• **Work instructions**
Return verbatim everything in the items from the line containing "From the image, which" down to the line containing "bridge roof, located at [20, 14, 78, 36] <", both of those lines included, and omit the pictures from your answer.

### Provided records

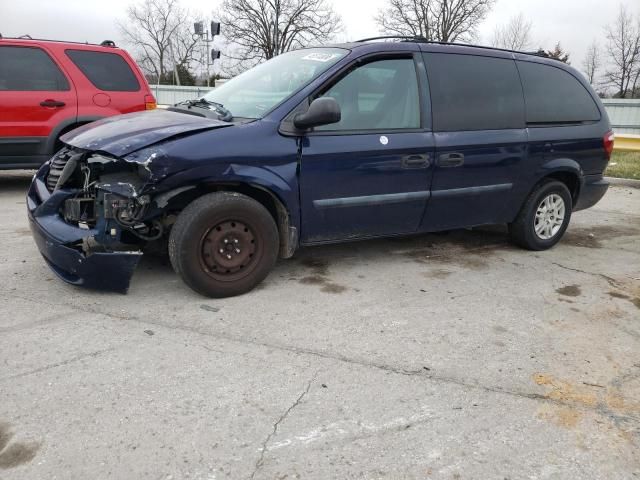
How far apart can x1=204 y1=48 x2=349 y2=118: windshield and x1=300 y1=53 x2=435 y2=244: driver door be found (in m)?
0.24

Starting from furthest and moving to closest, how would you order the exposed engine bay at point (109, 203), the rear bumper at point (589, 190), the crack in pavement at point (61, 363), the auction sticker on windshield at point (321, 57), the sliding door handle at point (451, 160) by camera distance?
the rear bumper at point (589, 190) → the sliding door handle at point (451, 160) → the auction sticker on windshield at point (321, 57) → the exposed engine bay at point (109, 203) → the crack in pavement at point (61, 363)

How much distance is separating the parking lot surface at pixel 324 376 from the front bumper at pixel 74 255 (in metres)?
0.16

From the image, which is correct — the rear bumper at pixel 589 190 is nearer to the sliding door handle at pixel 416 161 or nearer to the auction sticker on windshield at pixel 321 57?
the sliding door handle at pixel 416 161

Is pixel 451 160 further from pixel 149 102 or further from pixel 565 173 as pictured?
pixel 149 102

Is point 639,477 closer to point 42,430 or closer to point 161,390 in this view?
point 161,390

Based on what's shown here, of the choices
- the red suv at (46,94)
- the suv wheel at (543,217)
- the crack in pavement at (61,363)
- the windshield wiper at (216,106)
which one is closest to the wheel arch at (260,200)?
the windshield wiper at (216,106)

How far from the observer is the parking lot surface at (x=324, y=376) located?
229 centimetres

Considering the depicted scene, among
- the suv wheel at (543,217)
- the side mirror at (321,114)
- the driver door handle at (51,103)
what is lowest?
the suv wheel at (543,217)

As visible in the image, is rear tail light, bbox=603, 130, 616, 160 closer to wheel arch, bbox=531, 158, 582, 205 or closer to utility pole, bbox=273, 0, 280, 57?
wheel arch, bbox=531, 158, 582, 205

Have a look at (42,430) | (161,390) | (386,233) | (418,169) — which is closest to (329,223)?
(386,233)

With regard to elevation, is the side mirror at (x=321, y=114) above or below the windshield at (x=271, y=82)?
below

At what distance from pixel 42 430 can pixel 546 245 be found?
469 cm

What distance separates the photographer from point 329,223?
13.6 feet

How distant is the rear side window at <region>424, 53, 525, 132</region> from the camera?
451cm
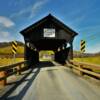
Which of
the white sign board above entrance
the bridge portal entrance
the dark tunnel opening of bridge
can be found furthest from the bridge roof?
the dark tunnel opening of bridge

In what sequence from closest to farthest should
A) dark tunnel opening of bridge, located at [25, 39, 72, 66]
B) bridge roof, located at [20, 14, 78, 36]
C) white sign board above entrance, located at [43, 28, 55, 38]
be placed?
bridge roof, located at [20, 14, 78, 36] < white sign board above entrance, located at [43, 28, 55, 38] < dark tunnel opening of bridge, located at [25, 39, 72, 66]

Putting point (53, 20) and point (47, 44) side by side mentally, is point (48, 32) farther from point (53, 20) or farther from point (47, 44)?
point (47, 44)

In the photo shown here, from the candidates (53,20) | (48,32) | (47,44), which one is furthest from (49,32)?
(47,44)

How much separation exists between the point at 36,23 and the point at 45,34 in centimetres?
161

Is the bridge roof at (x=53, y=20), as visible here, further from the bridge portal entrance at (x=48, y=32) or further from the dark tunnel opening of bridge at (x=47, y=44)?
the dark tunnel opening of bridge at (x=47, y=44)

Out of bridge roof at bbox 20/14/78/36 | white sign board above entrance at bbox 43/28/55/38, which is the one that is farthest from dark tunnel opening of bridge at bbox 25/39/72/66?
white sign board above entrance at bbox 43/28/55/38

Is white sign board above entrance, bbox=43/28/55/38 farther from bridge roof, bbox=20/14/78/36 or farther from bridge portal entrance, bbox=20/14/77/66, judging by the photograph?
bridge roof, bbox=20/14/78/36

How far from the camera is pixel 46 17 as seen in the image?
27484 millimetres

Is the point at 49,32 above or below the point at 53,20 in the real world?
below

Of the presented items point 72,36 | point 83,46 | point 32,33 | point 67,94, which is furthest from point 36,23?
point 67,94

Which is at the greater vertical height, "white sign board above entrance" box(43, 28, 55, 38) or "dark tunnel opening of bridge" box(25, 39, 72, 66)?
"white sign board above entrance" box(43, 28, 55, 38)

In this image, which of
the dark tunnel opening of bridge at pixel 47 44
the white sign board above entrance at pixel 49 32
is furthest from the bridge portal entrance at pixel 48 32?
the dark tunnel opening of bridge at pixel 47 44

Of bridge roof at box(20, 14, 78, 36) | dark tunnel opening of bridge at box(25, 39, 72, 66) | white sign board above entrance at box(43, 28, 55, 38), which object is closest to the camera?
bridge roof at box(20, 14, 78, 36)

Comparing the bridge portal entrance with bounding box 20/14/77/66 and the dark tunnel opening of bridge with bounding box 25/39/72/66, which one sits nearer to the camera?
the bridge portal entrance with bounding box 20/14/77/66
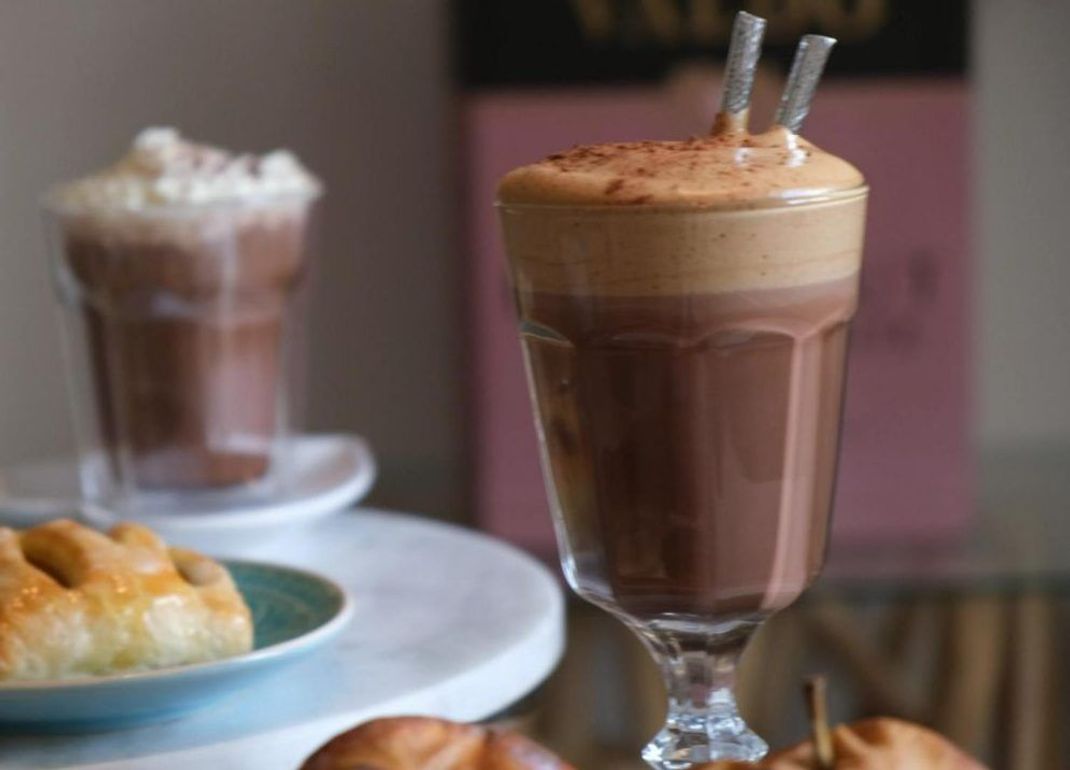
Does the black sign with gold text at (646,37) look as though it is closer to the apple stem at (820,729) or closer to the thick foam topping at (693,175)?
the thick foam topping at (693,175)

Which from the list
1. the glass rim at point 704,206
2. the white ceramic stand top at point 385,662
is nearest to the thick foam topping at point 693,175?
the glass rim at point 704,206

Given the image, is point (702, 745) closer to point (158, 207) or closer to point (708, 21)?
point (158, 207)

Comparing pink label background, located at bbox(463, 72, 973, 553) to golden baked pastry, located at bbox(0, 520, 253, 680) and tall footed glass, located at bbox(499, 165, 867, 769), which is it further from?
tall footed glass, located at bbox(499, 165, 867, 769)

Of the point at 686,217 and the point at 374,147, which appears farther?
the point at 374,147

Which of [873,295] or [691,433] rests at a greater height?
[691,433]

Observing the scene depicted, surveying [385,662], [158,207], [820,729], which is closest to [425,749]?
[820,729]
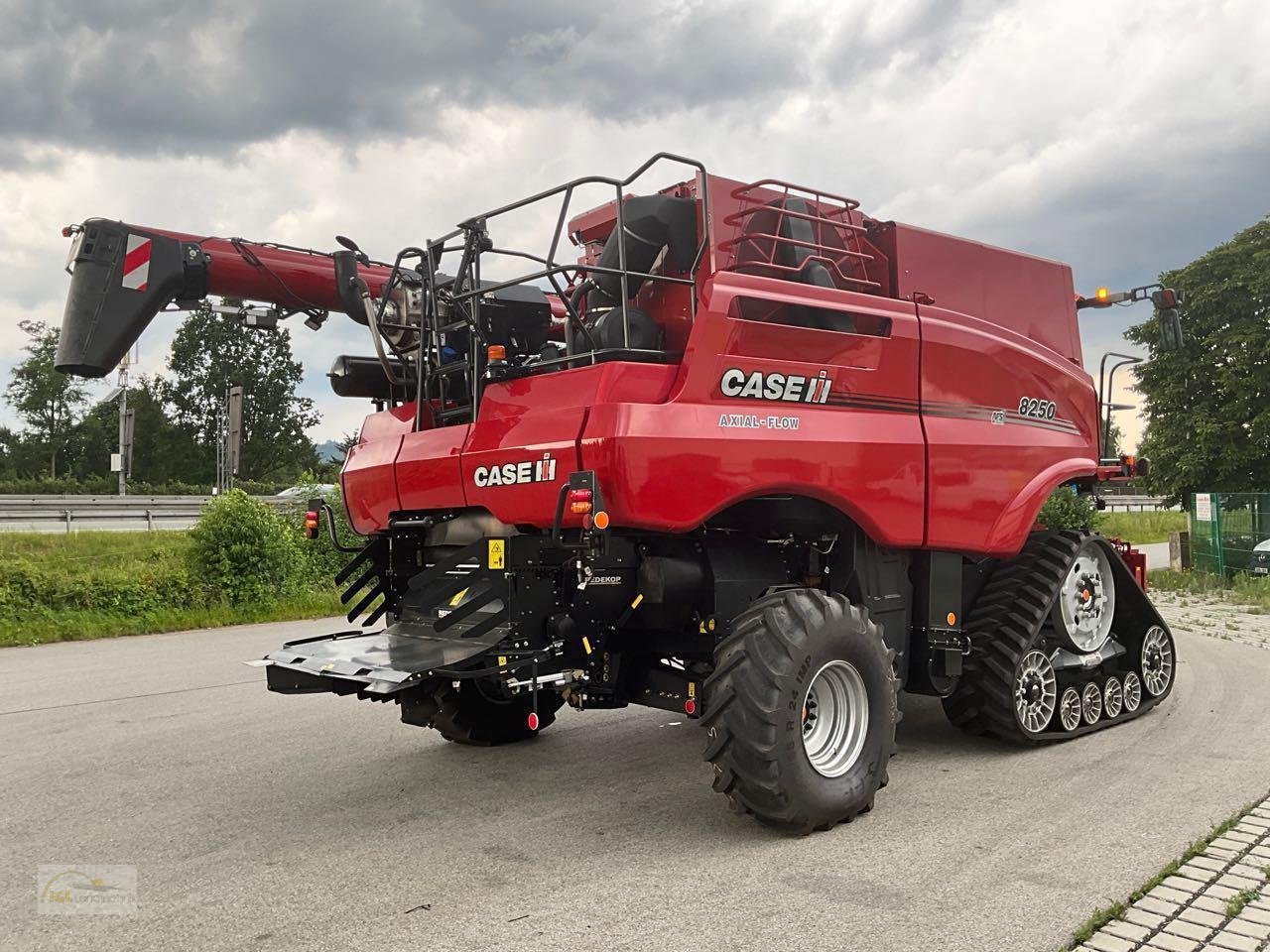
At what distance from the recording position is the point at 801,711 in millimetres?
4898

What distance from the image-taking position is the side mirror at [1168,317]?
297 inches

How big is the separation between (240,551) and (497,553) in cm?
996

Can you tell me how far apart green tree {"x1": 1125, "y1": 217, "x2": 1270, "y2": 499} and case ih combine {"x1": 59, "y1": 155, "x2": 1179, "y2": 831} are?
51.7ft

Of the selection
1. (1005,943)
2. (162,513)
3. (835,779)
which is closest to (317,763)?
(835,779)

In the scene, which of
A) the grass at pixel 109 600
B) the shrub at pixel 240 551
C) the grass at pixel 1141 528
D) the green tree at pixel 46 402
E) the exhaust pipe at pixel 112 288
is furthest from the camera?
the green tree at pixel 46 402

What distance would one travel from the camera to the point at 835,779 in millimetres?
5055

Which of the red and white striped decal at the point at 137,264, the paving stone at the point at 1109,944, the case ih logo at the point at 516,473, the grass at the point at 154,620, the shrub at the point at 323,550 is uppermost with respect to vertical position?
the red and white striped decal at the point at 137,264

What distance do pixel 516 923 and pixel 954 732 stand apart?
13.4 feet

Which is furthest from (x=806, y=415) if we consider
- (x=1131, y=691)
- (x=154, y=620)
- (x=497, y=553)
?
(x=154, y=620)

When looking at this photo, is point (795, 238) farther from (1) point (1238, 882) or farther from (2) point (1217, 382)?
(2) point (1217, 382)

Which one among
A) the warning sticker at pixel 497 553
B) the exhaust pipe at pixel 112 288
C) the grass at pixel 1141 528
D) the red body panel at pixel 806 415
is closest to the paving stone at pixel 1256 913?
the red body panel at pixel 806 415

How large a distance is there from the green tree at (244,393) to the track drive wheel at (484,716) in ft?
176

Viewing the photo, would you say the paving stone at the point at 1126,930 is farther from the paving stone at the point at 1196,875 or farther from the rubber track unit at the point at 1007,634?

######

• **Response below**
From the image, which is correct — the rear bumper at pixel 589 190 is nearer to the sliding door handle at pixel 416 161 or nearer to the auction sticker on windshield at pixel 321 57?
the sliding door handle at pixel 416 161

Is pixel 451 160 further from pixel 149 102 or further from pixel 565 173 as pictured?
pixel 149 102

Is point 639,477 closer to point 42,430 or closer to point 161,390 in this view?
point 161,390

Based on what's shown here, of the choices
- the red suv at (46,94)
- the suv wheel at (543,217)
- the crack in pavement at (61,363)
- the windshield wiper at (216,106)
which one is closest to the wheel arch at (260,200)?
the windshield wiper at (216,106)

How far from the observer is the parking lot surface at (x=324, y=376) located?
229 centimetres

Considering the depicted scene, among
- the suv wheel at (543,217)
- the side mirror at (321,114)
- the driver door handle at (51,103)
what is lowest?
the suv wheel at (543,217)

As visible in the image, is rear tail light, bbox=603, 130, 616, 160 closer to wheel arch, bbox=531, 158, 582, 205 or closer to utility pole, bbox=273, 0, 280, 57?
wheel arch, bbox=531, 158, 582, 205

Have a look at (42,430) | (161,390) | (386,233) | (418,169) — which is closest to (329,223)?
(386,233)

With regard to elevation, is the side mirror at (x=321, y=114) above or below the windshield at (x=271, y=82)?
below

At what distance from pixel 42 430 can pixel 546 245 be found?
469 cm

What distance separates the photographer from point 329,223?
13.6 feet

How distant is the rear side window at <region>424, 53, 525, 132</region> from the camera?
451cm
Which of
the white sign board above entrance
the bridge portal entrance
the dark tunnel opening of bridge
can be found furthest from the bridge roof?
the dark tunnel opening of bridge

In what sequence from closest to farthest should
A) dark tunnel opening of bridge, located at [25, 39, 72, 66]
B) bridge roof, located at [20, 14, 78, 36]
C) white sign board above entrance, located at [43, 28, 55, 38]
be placed?
bridge roof, located at [20, 14, 78, 36] < white sign board above entrance, located at [43, 28, 55, 38] < dark tunnel opening of bridge, located at [25, 39, 72, 66]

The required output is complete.